‘Regurgitator’ wows crowd with unique ability

Matt Resnick

Stevie Starr, also known as “The Regurgitator,” entertained Washburn students and faculty last Monday night inside Washburn’s Memorial Union with antics one had to see to believe. He opened the show by wowing the crowd of 75-80, after swallowing a light bulb whole and then returning it without any damage. After the light bulb act, Starr quipped “How do you explain what you do for a living? I’m a smuggler.”

“I was really happy with the performance,” said senior Mike Ditch Jr., Washburn’s Campus Activity Board president. “The crowd wasn’t as great as we would have liked, but with the porn debate last week as well as the bowling event, we figured we wouldn’t have a huge crowd.”

Starr has made appearances on “the David Letterman Show,” “the Tonight Show with Jay Leno,” and “The Howard Stern Show.” Starr is also popular on YouTube. Starr last shocked and appalled Washburn students and faculty two years ago with his antics that also consisted of profanity-laced jokes throughout, when Ditch Jr. said 250 people showed.

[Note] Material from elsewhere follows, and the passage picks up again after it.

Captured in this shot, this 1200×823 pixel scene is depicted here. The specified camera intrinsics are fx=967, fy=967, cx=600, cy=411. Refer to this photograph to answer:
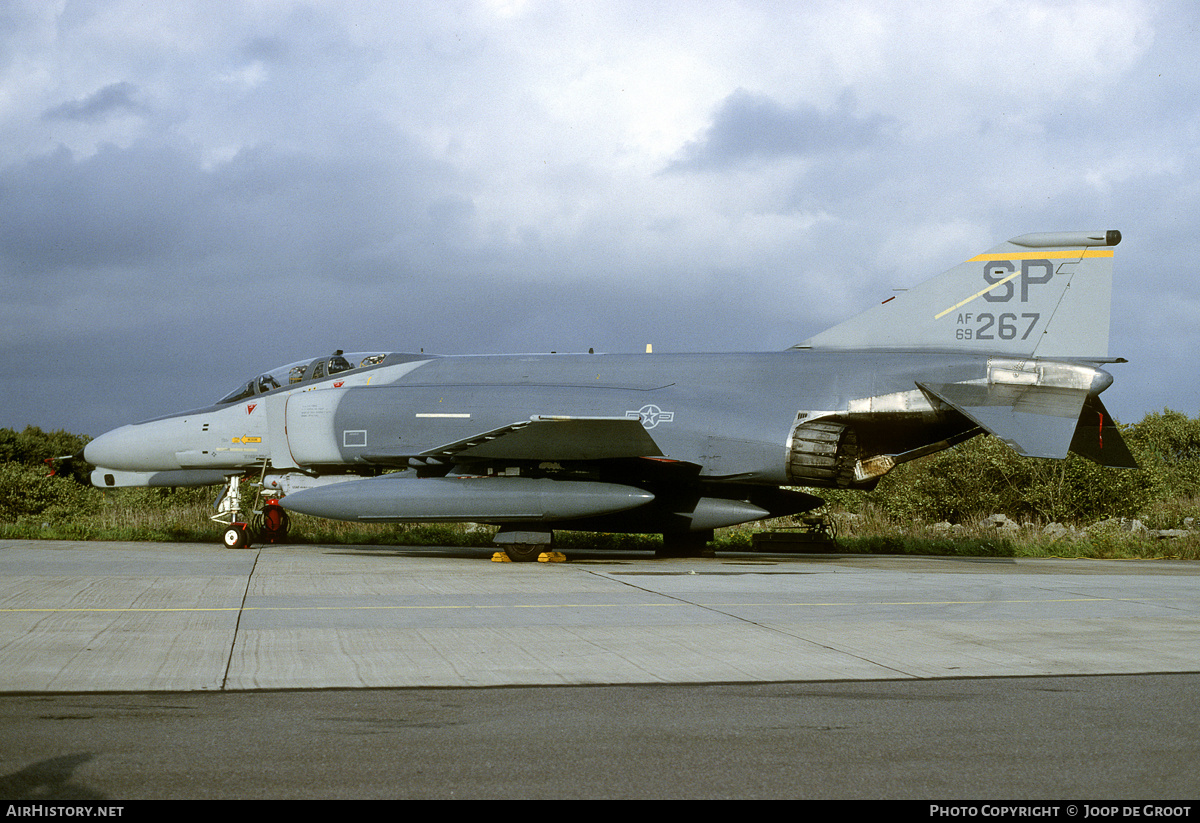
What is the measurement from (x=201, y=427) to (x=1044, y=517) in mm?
19381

Starr’s stage show also included ingesting numerous dollar-sized coins, drinking liquid soap (and blowing out bubbles), swallowing a billiard ball and rings from unwitting volunteers in the audience. The women who volunteered their rings all gathered on stage. One by one, Starr spit the rings out and returned them.

Starr also indicated that the last woman left on stage would have to drink the two goldfish that were in a jar on the stage and then go around and let audience members feel her stomach as they swam around. The petrified woman declined Starr’s offer and returned to her seat.

Later in the show, Starr swallowed sugar, then water, returning the sugar dry. Much to the audiences delight, Starr consumed a large amount of butane lighter fluid and then had a volunteer hold a lighter near his mouth. Starr blew out fire as the audience gazed on in disbelief. Starr ended the show by swallowing the goldfish, yes those same ones that struck fear into the heart of the earlier volunteer. Starr returned the goldfish safely to their bowl and wrapped the show.

“We would like to try and bring him back, we were lucky to get him this time,” said Ditch Jr. “He usually tries to make it up to the university once a year, at the end of the year I will leave a note for my replacement – that Starr is somebody they should look into bringing back. We had 45 reviews returned, and all 45 said the show was great.”

Starr hails from Glasgow, Scotland, can be found on his Web site at www.steviestarr.com.